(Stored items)
-- Opening Marker --
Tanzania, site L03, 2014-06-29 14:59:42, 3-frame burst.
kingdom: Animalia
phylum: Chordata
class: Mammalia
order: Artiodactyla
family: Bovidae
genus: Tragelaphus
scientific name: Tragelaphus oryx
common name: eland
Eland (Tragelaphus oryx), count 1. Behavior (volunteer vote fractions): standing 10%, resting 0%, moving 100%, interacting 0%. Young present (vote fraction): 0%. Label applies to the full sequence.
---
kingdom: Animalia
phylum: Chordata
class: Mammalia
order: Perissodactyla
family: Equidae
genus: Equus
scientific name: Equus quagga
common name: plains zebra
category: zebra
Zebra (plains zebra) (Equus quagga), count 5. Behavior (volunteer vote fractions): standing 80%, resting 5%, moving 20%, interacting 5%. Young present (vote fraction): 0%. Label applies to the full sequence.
-- Closing Marker --
What this task involves: The task calls for all the records above to be repeated exactly.

Exercise answer:
Tanzania, site L03, 2014-06-29 14:59:42, 3-frame burst.
kingdom: Animalia
phylum: Chordata
class: Mammalia
order: Artiodactyla
family: Bovidae
genus: Tragelaphus
scientific name: Tragelaphus oryx
common name: eland
Eland (Tragelaphus oryx), count 1. Behavior (volunteer vote fractions): standing 10%, resting 0%, moving 100%, interacting 0%. Young present (vote fraction): 0%. Label applies to the full sequence.
---
kingdom: Animalia
phylum: Chordata
class: Mammalia
order: Perissodactyla
family: Equidae
genus: Equus
scientific name: Equus quagga
common name: plains zebra
category: zebra
Zebra (plains zebra) (Equus quagga), count 5. Behavior (volunteer vote fractions): standing 80%, resting 5%, moving 20%, interacting 5%. Young present (vote fraction): 0%. Label applies to the full sequence.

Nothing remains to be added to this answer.